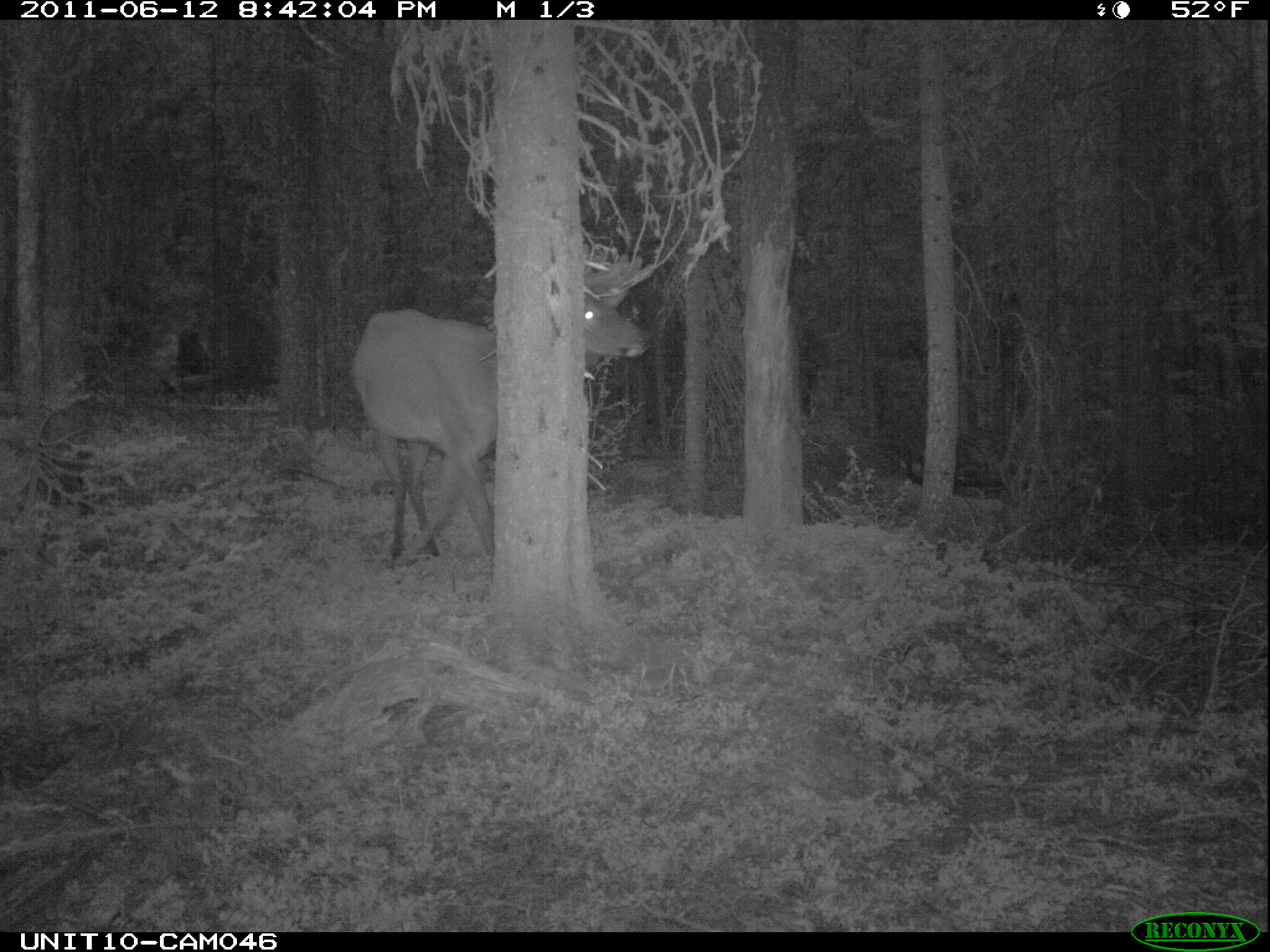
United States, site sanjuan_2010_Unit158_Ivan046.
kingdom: Animalia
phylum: Chordata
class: Mammalia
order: Artiodactyla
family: Cervidae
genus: Cervus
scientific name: Cervus elaphus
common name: red deer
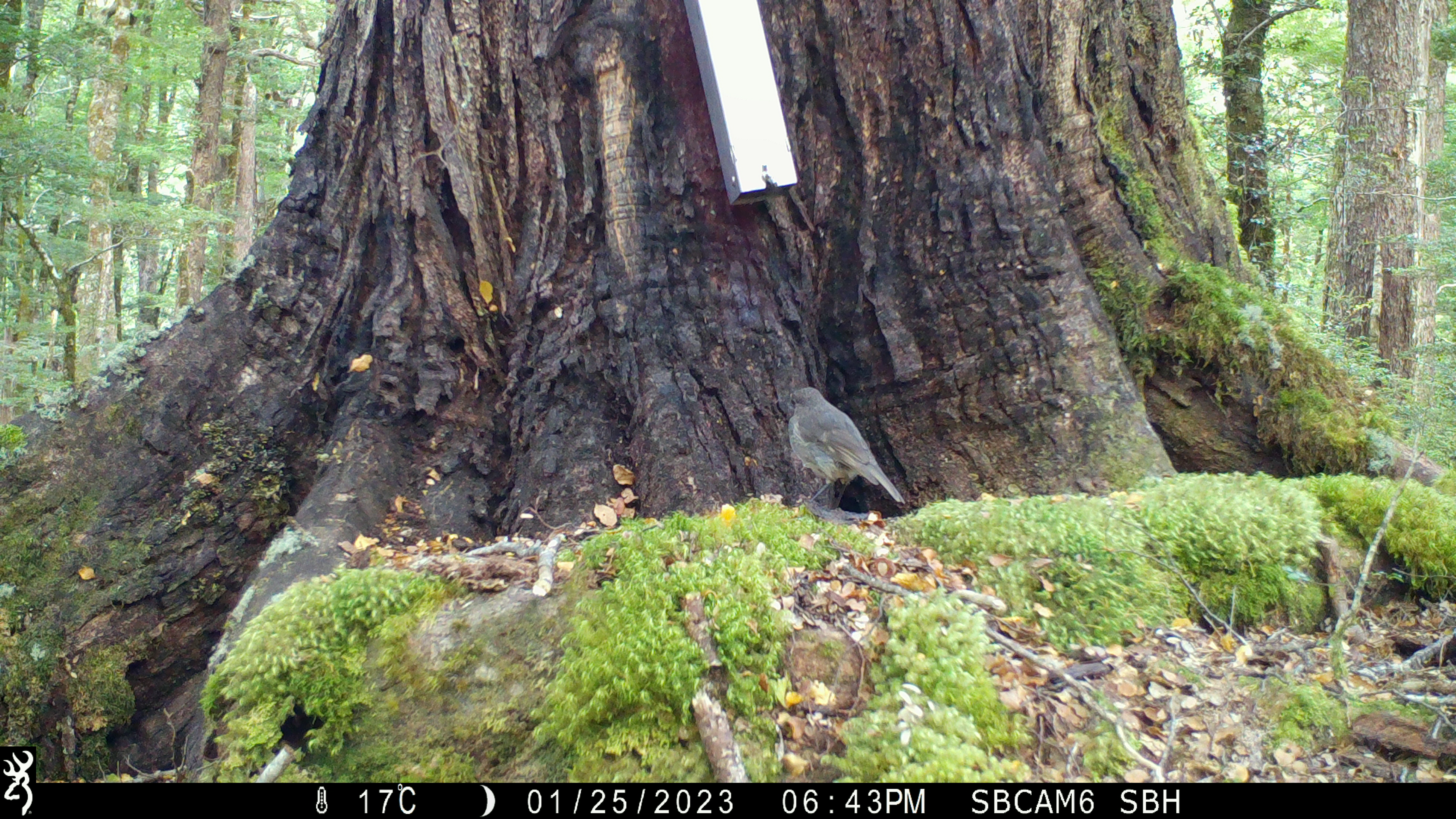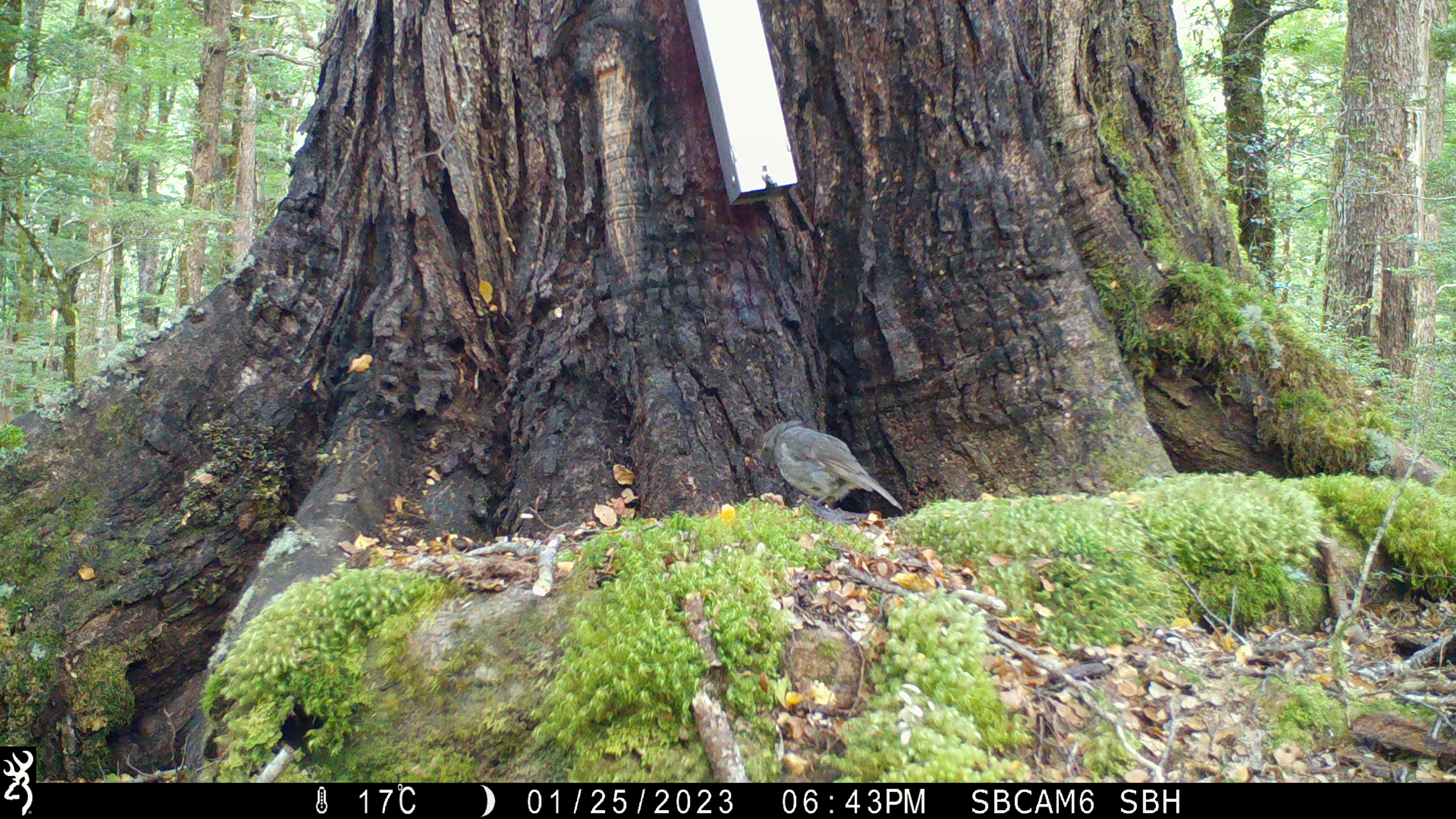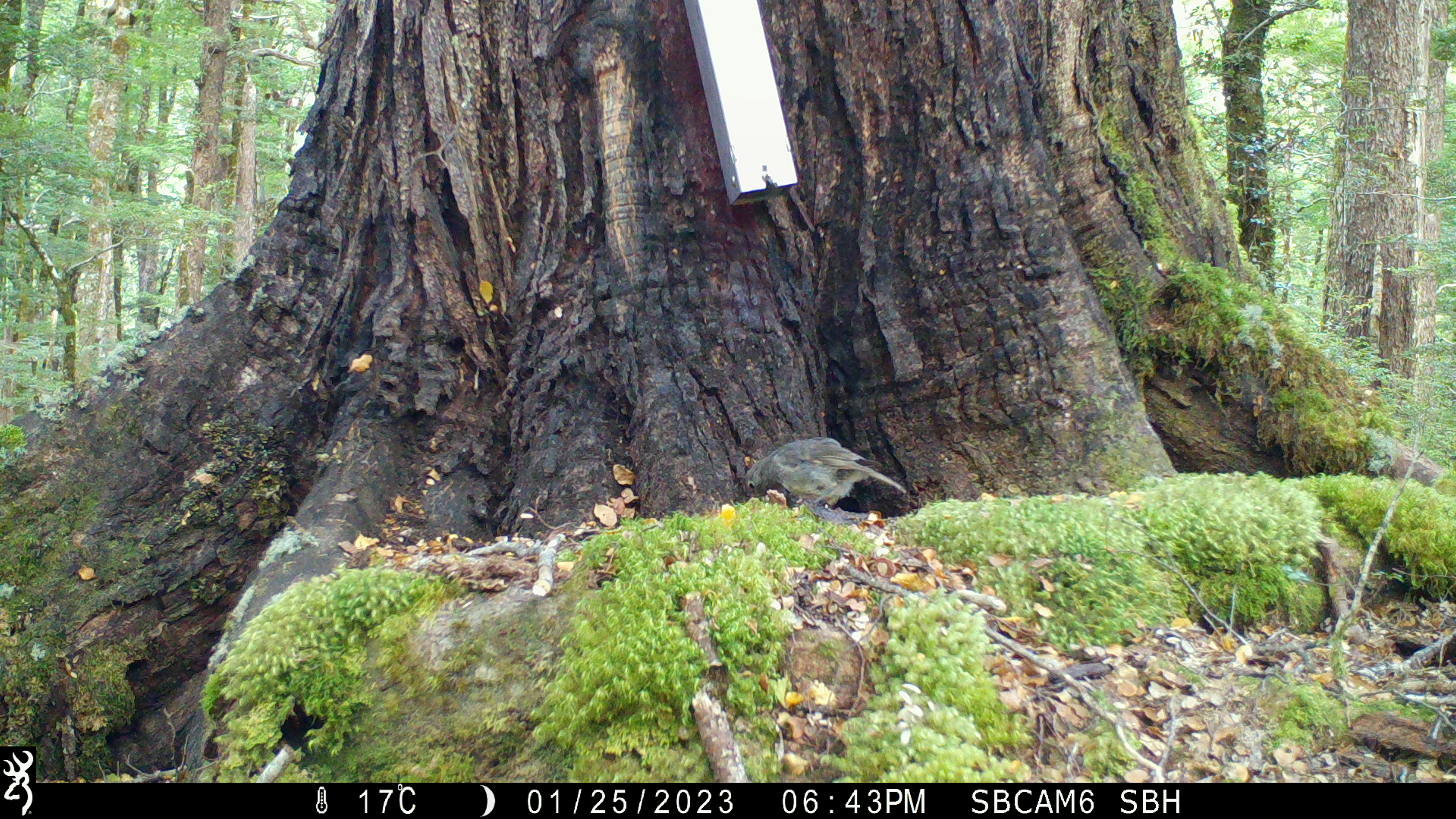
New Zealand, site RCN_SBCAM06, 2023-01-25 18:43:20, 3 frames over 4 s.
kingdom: Animalia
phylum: Chordata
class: Aves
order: Passeriformes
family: Petroicidae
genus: Petroica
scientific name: Petroica australis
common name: new zealand robin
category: robin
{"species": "robin (new zealand robin) (Petroica australis)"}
________________
### YOUR INSTRUCTIONS
In the entries above, find the line containing "genus: Cervus" and the line containing "genus: Petroica", then copy both and every line between them exactly, without any picture.

### OUTPUT FOR THIS EXERCISE
genus: Cervus
scientific name: Cervus elaphus
common name: red deer
New Zealand, site RCN_SBCAM06, 2023-01-25 18:43:20, 3 frames over 4 s.
kingdom: Animalia
phylum: Chordata
class: Aves
order: Passeriformes
family: Petroicidae
genus: Petroica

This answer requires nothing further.